Law の核心は、単なる「法律の条文」ではなく、混乱に形を与える力です。人間社会では、欲望・利害・暴力がそのまま衝突すると共同生活が壊れます。そこで Law は、「ここまでは許される/ここから先は越えてはならない」という見えない線として働きます。

語源的には、英語 law は古英語 lagu に由来し、北欧系の語と関係が深いとされます。もともとは「置かれたもの」「定められたもの」という感覚に近く、つまり Law は自然に漂っているものではなく、共同体の中に据えられた規範です。

現代英語で law は大きく三つの領域に広がります。第一に、国家が定める law、つまり「法律」。第二に、道徳や宗教に近い law、つまり「掟・戒律」。第三に、自然科学の law、つまり「法則」です。Newton's laws の law は、裁判所の法律ではなく、自然が一貫して従う秩序の型を指します。

この語の深い面白さは、人間社会の law と自然界の law が同じ単語で表される点にあります。社会の law は「人間が秩序を作る」もの、自然の law は「人間が秩序を発見する」ものです。どちらも本質は、無数の出来事の背後にある反復可能なルールです。

使い方では、the law と言うと「法律制度・警察・司法全体」を指すことがあります。たとえば obey the law は「法律を守る」、break the law は「法律に違反する」、by law は「法律により」、law and order は「法と秩序」です。lawyer は「法律を扱う人」、lawful は「合法的な」、illegal は「違法な」です。
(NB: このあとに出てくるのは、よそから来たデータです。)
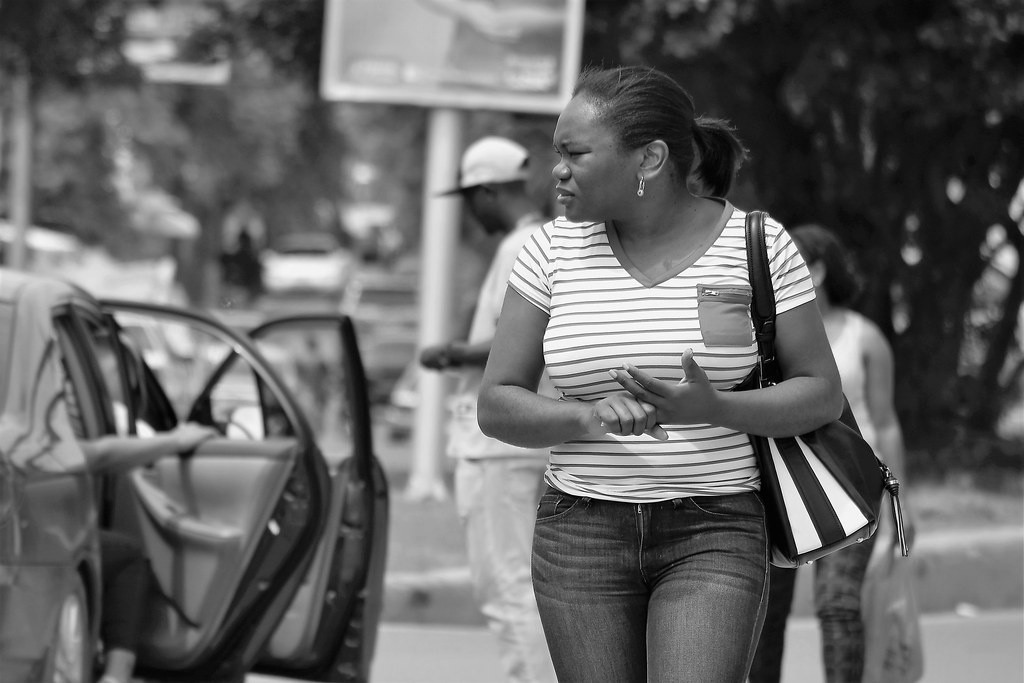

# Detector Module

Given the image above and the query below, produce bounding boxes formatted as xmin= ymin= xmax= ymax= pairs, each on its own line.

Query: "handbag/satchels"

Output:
xmin=735 ymin=211 xmax=887 ymax=569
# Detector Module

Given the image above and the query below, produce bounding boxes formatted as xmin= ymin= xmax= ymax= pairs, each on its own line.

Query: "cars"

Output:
xmin=0 ymin=265 xmax=392 ymax=681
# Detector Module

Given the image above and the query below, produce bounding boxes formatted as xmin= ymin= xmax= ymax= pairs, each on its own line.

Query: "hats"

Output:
xmin=435 ymin=135 xmax=532 ymax=196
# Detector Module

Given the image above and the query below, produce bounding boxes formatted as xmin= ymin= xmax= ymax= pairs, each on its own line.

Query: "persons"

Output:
xmin=473 ymin=60 xmax=844 ymax=683
xmin=416 ymin=136 xmax=564 ymax=683
xmin=750 ymin=228 xmax=914 ymax=683
xmin=70 ymin=422 xmax=223 ymax=683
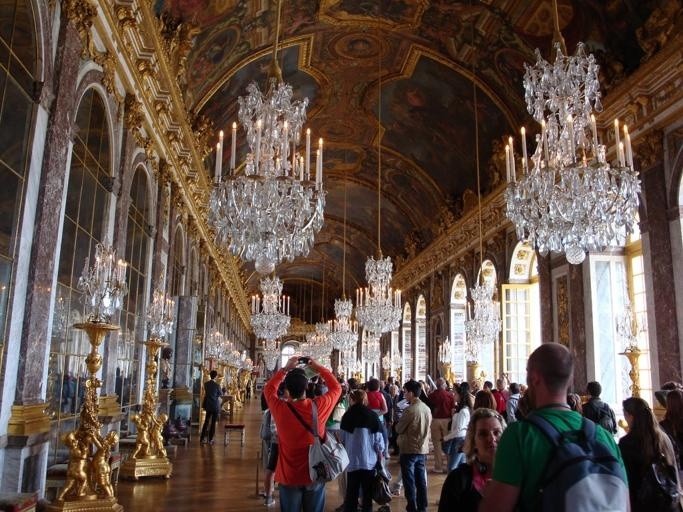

Law は冷たい命令である一方、弱者を守る盾にもなります。力の強い者がすべてを決める世界ではなく、個人を超えた基準によって判断する世界を作る。それが Law の魂です。つまり Law とは、力をルールに従わせるための人類の発明です。

一言で言えば

Law is the line where power stops being force and begins to become justice.

法とは、権力が単なる力であることをやめ、正義へと変わり始める境界線である。